Moreover, by using corpus linguistics, Judge Mizelle determined that “customary usage at the time agree[d]” with her findings.  She searched uses of “sanitation” in the relevant corpus during the relevant time period and found that the most frequent use of sanitation was in the context of “a positive act to make a thing or place clean” whereas only five percent was “of sanitation as a measure to maintain a status of cleanliness, or as a barrier to keep something clean.”  As such, Judge Mizelle concluded that “sanitation” carried the first meaning and the mask mandate was unauthorized.

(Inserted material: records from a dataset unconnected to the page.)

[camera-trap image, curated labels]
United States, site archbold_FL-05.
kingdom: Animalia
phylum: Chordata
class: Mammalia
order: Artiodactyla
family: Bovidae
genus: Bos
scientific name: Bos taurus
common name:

Corpus linguistics is not a silver bullet.  As Judge Thapar noted, “corpus linguistics is one tool—new to lawyers and continuing to develop—but not the whole toolbox. Its foremost value may come in those difficult cases where statutes split and dictionaries diverge.”  Wilson v. Safelite Grp., Inc., 930 F.3d 429, 440 (6th Cir. 2019);  see also id. at 445-48 (Judge Stranch, concurring in her own opinion to respond to Judge Thapar’s “endorsement of ‘corpus linguistics’” and noting in particular: practical issues of privileging newsworthy connotations of a term” over “the ordinary meaning,” the difficulty of culling “irrelevant results,” and concerns with courts conducting such statistical analyses).

Yet corpus linguistics is likely something litigators should familiarize themselves with when construing the meaning of a statute or constitutional provision.  You may be asked to brief judges on the matter.  And it might end up being the tool that persuades the court to accept an interpretation of a statute or the Constitution in your client’s favor.